Les vestiaires ont ainsi récemment été entièrement rénovés. « Une journée ne peut pas bien commencer sans un environnement de travail agréable », remarque la directrice. Une salle de pause et de briefing, selon le moment de la journée, a également été réaménagée. Les rideaux de douche ont été remplacés par des vitres, simplifiant là aussi les tâches. Des cartes sont déposées par les femmes de chambre pour que les clients prennent connaissance de la personne qui s’en est occupée. Chacune a récemment été équipée de chaussures de sécurité, un EPI peu fréquent chez les femmes de chambre. « Comme on va vite et que les chambres sont petites, on se cogne facilement les pieds, commente encore Ludivine Wauquier. Ça limite aussi les risques de glissade dans les douches. C’est un vrai confort. » Ce sont d’ailleurs les femmes de chambre qui en ont fait la demande. « La directrice est à notre écoute, on peut faire remonter des besoins, elle les prend en compte », témoigne-telle encore.

Prévenir l'usure physique

Les huit femmes de chambre de l’hôtel s’occupent des chambres réparties sur les sept étages de l’hôtel. Elles ont en général chacune un étage dédié. Laurence David, gouvernante, organise et supervise leur activité. « Je tiens une fiche pour les retours de linges non conformes, explique-t-elle. Car lorsqu’il nous revient des draps tachés ou déchirés, et que l’on s’en rend compte une fois le lit fait, c’est un surplus de travail pour nos salariées. » Dans la dynamique de ces améliorations, d’autres aménagements sont en projet, toujours en suivant les préconisations de l’étude ergonomique. Il s’agira par exemple de mettre en place dans les offices des tablettes en hauteur pour faciliter le rangement des stocks.

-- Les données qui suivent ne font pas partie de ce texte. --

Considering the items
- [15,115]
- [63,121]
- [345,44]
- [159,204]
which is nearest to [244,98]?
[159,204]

Un projet est également en cours pour acquérir des aspirateurs moins lourds, sans fil. Des essais ont lieu dans d’autres hôtels, avant un déploiement plus large. À travers tous ces projets, l’amélioration des conditions de travail n’en est qu’à ses débuts...

LIMITER LES PASSAGES

La pandémie de Covid-19 est venue bouleverser les usages et les pratiques dans l’hôtellerie. L’activité de l’hôtel Ibis Styles de Lille a mis du temps à retrouver son niveau d’avant 2020. En juin 2021, le taux d’occupation était d’environ 33 %. Les réservations tournent aujourd’hui à plein, grâce à des événements annuels comme la grande braderie de Lille ou les fêtes de fin d’année, ainsi que la récente coupe du monde de rugby et la perspective des Jeux Olympiques à l’été 2024. Parmi les changements d’organisation hérités de cette période, signalons le fait qu’il n’y a plus de recouche systématique. Lorsque les clients séjournent plusieurs nuits, leur chambre est refaite à leur demande, mais pas systématiquement chaque matin. Alors que les femmes de chambres nettoyaient de 18 à 22 chambres par jour avant 2020, la moyenne, avec cette organisation, est aujourd’hui d’une quinzaine de chambres par jour.